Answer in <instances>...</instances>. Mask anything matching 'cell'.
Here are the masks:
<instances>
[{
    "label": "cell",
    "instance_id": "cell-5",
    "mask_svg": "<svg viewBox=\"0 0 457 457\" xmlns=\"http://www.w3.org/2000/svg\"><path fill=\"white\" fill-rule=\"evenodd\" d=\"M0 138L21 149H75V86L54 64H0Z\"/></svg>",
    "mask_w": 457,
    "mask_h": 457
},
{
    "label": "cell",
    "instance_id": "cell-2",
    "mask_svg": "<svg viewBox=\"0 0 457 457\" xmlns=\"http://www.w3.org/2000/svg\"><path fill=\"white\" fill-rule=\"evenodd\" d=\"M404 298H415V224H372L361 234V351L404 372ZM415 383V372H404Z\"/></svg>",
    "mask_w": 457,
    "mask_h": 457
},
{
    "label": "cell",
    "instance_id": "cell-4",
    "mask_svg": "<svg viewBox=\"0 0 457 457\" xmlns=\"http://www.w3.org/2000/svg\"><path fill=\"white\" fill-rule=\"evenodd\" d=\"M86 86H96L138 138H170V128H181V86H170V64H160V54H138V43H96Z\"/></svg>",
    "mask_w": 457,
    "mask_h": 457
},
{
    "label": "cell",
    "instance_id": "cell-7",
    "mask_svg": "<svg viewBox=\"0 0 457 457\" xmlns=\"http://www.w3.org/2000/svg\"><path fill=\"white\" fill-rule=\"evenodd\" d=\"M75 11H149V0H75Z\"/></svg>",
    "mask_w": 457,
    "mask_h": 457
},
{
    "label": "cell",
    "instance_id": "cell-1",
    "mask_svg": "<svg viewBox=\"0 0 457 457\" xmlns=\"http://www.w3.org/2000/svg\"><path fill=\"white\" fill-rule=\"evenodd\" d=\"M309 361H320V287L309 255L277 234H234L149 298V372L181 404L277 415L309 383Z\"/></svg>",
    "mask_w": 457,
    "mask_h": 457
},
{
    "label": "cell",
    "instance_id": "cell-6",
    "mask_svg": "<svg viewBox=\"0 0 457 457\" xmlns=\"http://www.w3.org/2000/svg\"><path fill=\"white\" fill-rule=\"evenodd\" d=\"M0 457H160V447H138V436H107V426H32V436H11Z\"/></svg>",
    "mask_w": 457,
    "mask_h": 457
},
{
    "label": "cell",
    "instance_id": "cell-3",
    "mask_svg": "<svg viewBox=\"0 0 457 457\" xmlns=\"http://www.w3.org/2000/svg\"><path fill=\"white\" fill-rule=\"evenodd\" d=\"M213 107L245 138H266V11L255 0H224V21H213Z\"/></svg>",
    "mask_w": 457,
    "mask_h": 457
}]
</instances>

━━━━━━━━━━━━━━━━

Copy every item above again, character for character, with no changes.

Answer in <instances>...</instances>. Mask anything matching 'cell'.
Here are the masks:
<instances>
[{
    "label": "cell",
    "instance_id": "cell-5",
    "mask_svg": "<svg viewBox=\"0 0 457 457\" xmlns=\"http://www.w3.org/2000/svg\"><path fill=\"white\" fill-rule=\"evenodd\" d=\"M0 138L21 149H75V86L54 64H0Z\"/></svg>",
    "mask_w": 457,
    "mask_h": 457
},
{
    "label": "cell",
    "instance_id": "cell-2",
    "mask_svg": "<svg viewBox=\"0 0 457 457\" xmlns=\"http://www.w3.org/2000/svg\"><path fill=\"white\" fill-rule=\"evenodd\" d=\"M404 298H415V224H372L361 234V351L404 372ZM415 383V372H404Z\"/></svg>",
    "mask_w": 457,
    "mask_h": 457
},
{
    "label": "cell",
    "instance_id": "cell-4",
    "mask_svg": "<svg viewBox=\"0 0 457 457\" xmlns=\"http://www.w3.org/2000/svg\"><path fill=\"white\" fill-rule=\"evenodd\" d=\"M86 86H96L138 138H170V128H181V86H170V64H160V54H138V43H96Z\"/></svg>",
    "mask_w": 457,
    "mask_h": 457
},
{
    "label": "cell",
    "instance_id": "cell-7",
    "mask_svg": "<svg viewBox=\"0 0 457 457\" xmlns=\"http://www.w3.org/2000/svg\"><path fill=\"white\" fill-rule=\"evenodd\" d=\"M75 11H149V0H75Z\"/></svg>",
    "mask_w": 457,
    "mask_h": 457
},
{
    "label": "cell",
    "instance_id": "cell-1",
    "mask_svg": "<svg viewBox=\"0 0 457 457\" xmlns=\"http://www.w3.org/2000/svg\"><path fill=\"white\" fill-rule=\"evenodd\" d=\"M309 361H320V287L309 255L277 234H234L149 298V372L181 404L277 415L309 383Z\"/></svg>",
    "mask_w": 457,
    "mask_h": 457
},
{
    "label": "cell",
    "instance_id": "cell-6",
    "mask_svg": "<svg viewBox=\"0 0 457 457\" xmlns=\"http://www.w3.org/2000/svg\"><path fill=\"white\" fill-rule=\"evenodd\" d=\"M0 457H160V447H138V436H107V426H32V436H11Z\"/></svg>",
    "mask_w": 457,
    "mask_h": 457
},
{
    "label": "cell",
    "instance_id": "cell-3",
    "mask_svg": "<svg viewBox=\"0 0 457 457\" xmlns=\"http://www.w3.org/2000/svg\"><path fill=\"white\" fill-rule=\"evenodd\" d=\"M213 107L245 138H266V11L255 0H224V21H213Z\"/></svg>",
    "mask_w": 457,
    "mask_h": 457
}]
</instances>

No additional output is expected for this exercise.